Hector Gomez (University of A Coruna, Spain)
Abstract:
Phase-field modeling refers to a particular mathematical description of a system with evolving interfaces. The key idea is that interfaces are described by a smoothly-changing phase field, defined on a fixed domain. The phase field is governed by a partial differential equation, which tracks the so-called diffuse interfaces and encodes the interfacial physics at once. The phase-field methodology is having a significant impact in the field of complex fluids [1] and holds promise to impact other areas of fluid mechanics and also solid mechanics. Typically, the phase-field equations are strongly nonlinear with higher-order spatial derivatives that account for the interfacial forces. From a numerical perspective, the higher-order partial- differential operators usually present in phase-field equations are difficult to deal with by standard finite element approaches that utilize C0 trial and weighting functions. In the first part of this presentation, I will show how our computational approach, based on Isogeometric Analysis [2], permits simple and efficient discretizations through the use of continuously differentiable splines [3]. I will also introduce our new second-order accurate and nonlinearly stable algorithms for phase field models. I will illustrate the effectiveness of our algorithms, by showing an application example in which we model tumor angiogenesis, that is, the growth of new capillaries from pre-existing ones in the microenvironment of a tumor [4].
References:
[1] R.I. Saye, J.A. Sethian, Multiscale modeling of membrane rearrangement, drainage, and rupture in evolving foams, Science, Vol. 340, pp. 720-724, 2013.

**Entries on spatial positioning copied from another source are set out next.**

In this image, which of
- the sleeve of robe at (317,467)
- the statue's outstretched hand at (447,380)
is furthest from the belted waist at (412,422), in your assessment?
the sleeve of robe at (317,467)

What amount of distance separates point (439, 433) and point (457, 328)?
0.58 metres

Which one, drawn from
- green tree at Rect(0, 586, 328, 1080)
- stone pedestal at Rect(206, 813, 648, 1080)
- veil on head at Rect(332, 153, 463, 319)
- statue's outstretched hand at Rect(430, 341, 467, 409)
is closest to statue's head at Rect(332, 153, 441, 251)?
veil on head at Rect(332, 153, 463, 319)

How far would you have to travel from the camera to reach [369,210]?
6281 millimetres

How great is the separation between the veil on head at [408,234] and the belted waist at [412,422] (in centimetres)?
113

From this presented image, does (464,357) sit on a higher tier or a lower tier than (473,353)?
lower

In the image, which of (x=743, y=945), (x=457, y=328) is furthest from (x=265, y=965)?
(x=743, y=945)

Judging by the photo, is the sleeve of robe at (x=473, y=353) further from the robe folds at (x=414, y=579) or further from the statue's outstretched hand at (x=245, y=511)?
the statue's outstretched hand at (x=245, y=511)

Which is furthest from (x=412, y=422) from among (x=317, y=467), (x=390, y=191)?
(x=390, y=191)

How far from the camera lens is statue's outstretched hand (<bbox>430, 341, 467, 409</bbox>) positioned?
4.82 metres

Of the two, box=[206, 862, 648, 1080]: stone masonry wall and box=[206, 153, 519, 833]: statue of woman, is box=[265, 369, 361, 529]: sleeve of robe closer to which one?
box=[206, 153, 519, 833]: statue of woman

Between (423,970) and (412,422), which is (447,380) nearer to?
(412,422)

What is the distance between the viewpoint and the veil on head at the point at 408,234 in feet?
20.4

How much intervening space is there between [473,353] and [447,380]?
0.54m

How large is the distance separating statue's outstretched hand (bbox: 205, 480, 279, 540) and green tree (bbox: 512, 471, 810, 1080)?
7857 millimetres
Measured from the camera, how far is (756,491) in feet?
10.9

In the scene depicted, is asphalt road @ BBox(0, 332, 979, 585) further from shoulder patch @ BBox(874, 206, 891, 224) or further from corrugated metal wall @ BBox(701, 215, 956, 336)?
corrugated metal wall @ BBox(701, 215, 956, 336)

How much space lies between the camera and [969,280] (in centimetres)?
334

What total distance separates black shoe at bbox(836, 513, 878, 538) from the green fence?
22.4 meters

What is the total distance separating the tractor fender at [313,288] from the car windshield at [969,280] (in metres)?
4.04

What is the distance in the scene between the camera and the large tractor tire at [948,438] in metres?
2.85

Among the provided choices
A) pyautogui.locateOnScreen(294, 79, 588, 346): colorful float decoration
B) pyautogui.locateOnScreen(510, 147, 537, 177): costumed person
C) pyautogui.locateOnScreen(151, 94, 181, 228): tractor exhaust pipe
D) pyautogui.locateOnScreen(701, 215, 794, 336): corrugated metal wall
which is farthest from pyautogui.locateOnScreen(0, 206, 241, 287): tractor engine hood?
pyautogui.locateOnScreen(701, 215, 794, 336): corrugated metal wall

[2] T.J.R. Hughes, J.A. Cottrell, Y. Bazilevs, Isogeometric analysis: CAD, finite elements, NURBS, exact geometry and mesh refinement, Comput. Methods Appl. Mech. Engrg., Vol. 194, pp. 4135-4195, 2005.
[3] H. Gomez, V.M. Calo, Y. Bazilevs, T.J.R. Hughes, Isogeometric analysis of the Cahn- Hilliard phase-field model, Comput. Methods Appl. Mech. Engrg., Vol. 197, pp. 4333-4352, 2008.
[4] G. Vilanova, I. Colominas, H. Gomez, Capillary networks in tumor angiogenesis: From discrete endothelial cells to averaged phase-field descriptions via isogeometric analysis, Int. J. Numer. Meth. Biom. Eng., Vol 29, pp. 1015-1037, 2013.